■ EXTRACTED TEXT:
»»

A while back I posted this list (below) from McKinsey showing a ranked order of challenges with regards to meeting digital priorities. Now, I’d like to add to that an initiative from colleagues of mine (with whom I also collaborate on the project) that seeks to spread solutions for how to deal with this situation.

Culture for a digital age - McKinsey Quarterly, July 2017

The initiative I’m referring to is a Kickstarter Campaign for a series of books that’s a part of a collaborative project called The Book of Collaboration. A project that is more than a book.

The need for working human-oriented

The basic premise for the project is quite depressing: Only 15% of employees are engaged… How about that for starting point when really needing to change, transform, build and all those things we need right now…

Now to the solutions. The project is based on 5 key pillars that help you ask better questions with regards to the diagram above and most business challenges. They help you work with what you can affect and not just the outcomes. If you look at the above items, they are the equivalent of lagging indicators, whereas the 5 pillars help you work with leading indicators that can actually be affected. Kind of like happiness correlating to innovation output. Just looking at output won’t help you affect or control it. Ok.

««

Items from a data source

»»

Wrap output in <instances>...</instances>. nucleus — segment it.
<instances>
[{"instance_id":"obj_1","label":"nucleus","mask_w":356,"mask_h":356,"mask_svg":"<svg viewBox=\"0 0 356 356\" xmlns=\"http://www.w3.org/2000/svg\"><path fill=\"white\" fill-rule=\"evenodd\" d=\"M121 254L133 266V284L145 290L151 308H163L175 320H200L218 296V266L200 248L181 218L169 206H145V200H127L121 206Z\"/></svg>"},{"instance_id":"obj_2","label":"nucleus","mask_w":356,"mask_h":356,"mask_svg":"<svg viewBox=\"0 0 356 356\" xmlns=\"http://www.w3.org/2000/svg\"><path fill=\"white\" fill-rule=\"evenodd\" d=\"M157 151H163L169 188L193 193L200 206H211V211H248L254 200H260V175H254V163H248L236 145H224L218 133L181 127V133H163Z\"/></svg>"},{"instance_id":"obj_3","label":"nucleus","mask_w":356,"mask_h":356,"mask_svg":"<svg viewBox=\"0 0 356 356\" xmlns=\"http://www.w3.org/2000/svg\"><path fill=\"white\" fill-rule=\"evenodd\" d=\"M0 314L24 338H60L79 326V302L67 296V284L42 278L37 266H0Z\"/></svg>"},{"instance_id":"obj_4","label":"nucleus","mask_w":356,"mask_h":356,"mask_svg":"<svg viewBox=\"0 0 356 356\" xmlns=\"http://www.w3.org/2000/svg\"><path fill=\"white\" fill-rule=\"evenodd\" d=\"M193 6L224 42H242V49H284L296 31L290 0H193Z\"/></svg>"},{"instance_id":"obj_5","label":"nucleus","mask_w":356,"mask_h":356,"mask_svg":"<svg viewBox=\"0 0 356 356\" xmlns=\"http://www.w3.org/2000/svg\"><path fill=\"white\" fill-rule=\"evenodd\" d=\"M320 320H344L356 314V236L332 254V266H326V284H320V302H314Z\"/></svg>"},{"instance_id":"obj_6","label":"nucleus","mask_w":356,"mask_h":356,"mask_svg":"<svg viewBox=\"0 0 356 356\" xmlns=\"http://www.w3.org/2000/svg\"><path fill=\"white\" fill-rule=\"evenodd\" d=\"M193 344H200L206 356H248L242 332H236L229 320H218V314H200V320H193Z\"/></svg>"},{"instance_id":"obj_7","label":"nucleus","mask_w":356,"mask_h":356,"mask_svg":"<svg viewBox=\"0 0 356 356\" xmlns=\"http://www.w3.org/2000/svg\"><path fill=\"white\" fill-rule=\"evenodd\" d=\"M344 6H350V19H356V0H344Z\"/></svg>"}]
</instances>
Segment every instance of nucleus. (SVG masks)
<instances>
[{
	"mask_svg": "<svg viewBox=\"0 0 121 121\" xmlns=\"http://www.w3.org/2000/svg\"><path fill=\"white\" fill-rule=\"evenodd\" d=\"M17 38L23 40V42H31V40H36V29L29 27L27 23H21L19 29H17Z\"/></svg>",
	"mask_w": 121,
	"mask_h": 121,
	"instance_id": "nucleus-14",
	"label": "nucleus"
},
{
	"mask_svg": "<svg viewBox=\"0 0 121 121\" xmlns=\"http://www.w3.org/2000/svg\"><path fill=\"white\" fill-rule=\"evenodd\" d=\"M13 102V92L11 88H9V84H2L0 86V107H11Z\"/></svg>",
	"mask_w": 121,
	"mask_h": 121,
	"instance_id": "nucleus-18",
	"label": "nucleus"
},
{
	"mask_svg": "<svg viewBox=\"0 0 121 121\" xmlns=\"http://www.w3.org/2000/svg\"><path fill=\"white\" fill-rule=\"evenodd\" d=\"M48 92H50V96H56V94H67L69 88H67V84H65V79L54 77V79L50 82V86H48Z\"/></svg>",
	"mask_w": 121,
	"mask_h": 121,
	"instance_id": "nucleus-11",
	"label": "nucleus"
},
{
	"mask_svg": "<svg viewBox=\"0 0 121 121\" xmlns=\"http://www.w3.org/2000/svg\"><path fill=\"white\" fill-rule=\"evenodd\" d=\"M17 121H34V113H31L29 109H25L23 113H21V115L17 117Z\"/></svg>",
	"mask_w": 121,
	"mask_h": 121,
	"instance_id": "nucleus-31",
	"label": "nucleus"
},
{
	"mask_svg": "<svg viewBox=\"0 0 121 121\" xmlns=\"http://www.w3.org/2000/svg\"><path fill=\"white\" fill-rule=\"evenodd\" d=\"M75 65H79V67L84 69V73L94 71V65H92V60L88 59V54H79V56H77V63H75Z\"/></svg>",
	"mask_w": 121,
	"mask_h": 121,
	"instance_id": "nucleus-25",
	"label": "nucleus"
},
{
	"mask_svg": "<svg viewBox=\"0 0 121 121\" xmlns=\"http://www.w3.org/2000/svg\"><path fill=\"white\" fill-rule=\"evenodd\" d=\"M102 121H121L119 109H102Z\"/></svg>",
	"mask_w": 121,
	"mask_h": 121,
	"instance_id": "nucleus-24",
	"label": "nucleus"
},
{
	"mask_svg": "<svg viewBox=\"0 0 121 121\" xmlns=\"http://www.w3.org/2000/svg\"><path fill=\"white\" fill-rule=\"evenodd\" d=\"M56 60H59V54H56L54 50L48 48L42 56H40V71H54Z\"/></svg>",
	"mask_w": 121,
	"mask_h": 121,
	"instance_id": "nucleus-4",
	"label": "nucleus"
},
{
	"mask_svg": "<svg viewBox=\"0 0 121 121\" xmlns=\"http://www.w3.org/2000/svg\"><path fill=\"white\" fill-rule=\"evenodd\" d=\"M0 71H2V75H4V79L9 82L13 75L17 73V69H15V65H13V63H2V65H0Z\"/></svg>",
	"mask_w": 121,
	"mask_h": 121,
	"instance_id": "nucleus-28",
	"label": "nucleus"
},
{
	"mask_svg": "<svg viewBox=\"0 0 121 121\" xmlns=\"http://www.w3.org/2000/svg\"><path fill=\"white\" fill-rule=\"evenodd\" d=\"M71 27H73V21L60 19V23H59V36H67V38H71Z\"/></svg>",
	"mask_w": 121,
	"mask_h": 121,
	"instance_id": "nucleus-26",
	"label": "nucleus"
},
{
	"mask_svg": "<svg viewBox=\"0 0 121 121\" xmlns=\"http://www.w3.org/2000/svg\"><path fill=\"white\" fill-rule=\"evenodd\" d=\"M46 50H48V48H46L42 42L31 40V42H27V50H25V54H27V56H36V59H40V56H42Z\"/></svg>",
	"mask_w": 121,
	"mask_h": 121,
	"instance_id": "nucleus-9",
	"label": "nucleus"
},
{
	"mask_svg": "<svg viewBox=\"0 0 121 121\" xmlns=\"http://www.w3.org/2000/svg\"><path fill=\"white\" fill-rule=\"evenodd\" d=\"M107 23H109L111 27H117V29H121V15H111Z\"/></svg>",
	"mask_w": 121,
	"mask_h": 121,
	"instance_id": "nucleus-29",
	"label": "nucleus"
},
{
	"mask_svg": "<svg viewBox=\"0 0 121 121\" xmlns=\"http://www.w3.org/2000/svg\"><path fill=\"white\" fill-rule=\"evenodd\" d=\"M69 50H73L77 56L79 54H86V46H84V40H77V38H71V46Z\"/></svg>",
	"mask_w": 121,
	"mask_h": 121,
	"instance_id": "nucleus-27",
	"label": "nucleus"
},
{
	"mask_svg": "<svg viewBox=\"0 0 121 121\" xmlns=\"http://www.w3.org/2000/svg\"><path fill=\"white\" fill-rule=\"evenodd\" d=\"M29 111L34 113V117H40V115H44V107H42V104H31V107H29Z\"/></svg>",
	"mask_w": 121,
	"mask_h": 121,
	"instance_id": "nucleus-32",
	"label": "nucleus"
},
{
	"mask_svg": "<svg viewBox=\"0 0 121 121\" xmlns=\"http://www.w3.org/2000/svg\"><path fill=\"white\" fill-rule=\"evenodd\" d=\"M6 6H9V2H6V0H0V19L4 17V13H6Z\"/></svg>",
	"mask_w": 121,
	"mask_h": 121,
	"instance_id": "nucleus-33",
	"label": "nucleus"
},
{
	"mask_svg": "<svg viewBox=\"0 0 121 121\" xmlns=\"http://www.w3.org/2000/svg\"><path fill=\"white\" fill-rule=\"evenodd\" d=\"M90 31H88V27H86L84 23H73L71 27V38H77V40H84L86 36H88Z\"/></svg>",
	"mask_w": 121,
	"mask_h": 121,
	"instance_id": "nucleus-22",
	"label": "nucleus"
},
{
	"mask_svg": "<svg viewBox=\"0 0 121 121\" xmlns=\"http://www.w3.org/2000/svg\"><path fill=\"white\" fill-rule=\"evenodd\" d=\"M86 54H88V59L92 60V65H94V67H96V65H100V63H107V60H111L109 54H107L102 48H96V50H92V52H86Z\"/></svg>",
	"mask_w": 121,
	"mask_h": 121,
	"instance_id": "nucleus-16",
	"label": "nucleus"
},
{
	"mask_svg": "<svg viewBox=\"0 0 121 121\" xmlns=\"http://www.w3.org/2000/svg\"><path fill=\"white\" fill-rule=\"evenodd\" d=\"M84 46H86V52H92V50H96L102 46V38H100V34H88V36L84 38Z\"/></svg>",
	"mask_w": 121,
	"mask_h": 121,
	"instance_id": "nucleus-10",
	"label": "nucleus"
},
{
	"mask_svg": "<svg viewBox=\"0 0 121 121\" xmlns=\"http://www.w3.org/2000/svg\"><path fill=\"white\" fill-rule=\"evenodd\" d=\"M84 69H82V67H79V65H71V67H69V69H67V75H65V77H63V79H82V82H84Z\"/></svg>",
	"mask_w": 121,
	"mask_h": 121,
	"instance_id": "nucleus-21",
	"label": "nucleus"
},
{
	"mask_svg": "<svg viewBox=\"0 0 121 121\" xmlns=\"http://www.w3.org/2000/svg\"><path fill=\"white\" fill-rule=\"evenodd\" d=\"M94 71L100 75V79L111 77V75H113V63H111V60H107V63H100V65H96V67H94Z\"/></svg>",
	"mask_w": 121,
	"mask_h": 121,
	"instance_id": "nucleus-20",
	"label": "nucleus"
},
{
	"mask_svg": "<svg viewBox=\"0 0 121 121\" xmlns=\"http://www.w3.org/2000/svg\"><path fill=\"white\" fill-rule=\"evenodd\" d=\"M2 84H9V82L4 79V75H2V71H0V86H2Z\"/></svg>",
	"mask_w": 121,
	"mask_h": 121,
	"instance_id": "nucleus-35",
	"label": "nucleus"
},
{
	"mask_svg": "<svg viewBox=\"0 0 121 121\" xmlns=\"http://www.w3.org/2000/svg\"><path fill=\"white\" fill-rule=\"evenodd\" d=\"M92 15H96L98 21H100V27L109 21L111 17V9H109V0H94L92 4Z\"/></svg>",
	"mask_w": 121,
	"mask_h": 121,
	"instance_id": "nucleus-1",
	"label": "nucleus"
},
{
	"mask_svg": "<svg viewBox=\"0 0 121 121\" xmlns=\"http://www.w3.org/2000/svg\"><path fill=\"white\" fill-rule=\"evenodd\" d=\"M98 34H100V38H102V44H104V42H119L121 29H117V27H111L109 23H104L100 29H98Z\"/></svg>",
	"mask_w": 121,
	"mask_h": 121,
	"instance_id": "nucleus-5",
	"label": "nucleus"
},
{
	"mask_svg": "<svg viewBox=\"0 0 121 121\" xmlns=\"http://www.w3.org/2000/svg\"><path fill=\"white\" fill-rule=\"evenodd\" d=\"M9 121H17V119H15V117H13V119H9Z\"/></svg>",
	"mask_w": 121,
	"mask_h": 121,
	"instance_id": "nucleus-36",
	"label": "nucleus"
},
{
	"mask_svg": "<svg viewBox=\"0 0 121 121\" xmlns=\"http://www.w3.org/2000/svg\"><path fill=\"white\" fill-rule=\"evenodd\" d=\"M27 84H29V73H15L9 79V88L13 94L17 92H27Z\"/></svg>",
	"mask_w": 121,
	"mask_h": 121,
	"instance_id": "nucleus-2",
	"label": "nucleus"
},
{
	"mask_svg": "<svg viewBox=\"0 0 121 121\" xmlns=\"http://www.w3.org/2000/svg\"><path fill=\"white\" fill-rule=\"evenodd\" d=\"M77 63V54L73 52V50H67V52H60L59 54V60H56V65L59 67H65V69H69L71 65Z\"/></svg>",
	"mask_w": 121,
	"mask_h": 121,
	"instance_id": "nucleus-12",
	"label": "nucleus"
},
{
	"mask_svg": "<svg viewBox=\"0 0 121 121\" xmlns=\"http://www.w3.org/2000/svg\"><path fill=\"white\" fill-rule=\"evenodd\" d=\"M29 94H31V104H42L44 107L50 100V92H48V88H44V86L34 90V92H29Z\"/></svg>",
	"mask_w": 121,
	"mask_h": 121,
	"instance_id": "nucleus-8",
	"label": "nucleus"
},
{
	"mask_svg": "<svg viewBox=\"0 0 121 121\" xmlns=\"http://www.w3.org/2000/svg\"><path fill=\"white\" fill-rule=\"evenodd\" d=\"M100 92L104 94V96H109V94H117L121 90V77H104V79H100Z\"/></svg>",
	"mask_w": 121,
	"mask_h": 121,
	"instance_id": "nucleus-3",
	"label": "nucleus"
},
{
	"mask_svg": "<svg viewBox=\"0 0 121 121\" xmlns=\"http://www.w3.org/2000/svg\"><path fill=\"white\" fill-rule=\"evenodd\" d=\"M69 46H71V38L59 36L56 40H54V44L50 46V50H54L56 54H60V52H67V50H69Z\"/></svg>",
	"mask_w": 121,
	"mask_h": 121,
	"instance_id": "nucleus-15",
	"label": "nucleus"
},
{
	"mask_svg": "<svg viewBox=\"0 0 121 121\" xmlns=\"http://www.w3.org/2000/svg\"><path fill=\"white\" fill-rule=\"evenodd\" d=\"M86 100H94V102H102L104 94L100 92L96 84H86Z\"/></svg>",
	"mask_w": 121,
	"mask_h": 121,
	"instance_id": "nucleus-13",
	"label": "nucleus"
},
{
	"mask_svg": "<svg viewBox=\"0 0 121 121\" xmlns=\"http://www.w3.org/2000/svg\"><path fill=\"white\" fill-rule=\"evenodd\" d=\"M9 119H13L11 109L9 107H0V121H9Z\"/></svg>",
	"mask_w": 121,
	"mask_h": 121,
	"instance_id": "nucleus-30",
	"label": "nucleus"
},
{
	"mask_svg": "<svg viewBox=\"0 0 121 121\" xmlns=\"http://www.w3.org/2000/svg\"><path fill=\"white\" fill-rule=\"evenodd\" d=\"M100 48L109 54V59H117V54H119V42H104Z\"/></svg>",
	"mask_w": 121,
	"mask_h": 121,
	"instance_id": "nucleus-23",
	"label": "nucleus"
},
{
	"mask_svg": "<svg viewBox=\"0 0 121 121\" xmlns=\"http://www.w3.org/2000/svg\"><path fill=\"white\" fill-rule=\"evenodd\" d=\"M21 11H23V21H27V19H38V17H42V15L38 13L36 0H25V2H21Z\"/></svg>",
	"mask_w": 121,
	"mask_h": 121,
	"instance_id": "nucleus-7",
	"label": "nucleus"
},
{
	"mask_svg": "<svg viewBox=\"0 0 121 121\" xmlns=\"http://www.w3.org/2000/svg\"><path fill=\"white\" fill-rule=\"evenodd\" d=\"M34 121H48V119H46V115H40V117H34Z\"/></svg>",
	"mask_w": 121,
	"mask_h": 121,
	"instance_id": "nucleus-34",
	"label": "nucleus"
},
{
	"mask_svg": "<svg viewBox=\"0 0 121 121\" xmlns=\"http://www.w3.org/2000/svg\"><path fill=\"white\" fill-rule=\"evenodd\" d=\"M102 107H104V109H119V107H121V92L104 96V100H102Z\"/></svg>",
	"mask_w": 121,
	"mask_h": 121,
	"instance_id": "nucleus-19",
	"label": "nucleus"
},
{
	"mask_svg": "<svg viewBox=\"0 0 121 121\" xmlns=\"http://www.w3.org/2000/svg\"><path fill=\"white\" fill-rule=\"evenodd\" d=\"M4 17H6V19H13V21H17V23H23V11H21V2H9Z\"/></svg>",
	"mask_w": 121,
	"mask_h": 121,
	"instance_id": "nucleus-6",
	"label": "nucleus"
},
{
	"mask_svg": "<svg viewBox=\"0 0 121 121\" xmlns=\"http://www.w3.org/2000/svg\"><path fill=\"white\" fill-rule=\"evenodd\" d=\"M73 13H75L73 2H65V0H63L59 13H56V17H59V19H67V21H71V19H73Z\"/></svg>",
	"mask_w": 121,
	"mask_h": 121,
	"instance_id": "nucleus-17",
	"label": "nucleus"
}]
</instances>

««

■ EXERCISE REQUIREMENTS:
In the post about The Book of Collaboration, what share of employees does the project's basic premise say are engaged?

■ OUTPUT FOR THIS EXERCISE:
Only 15%.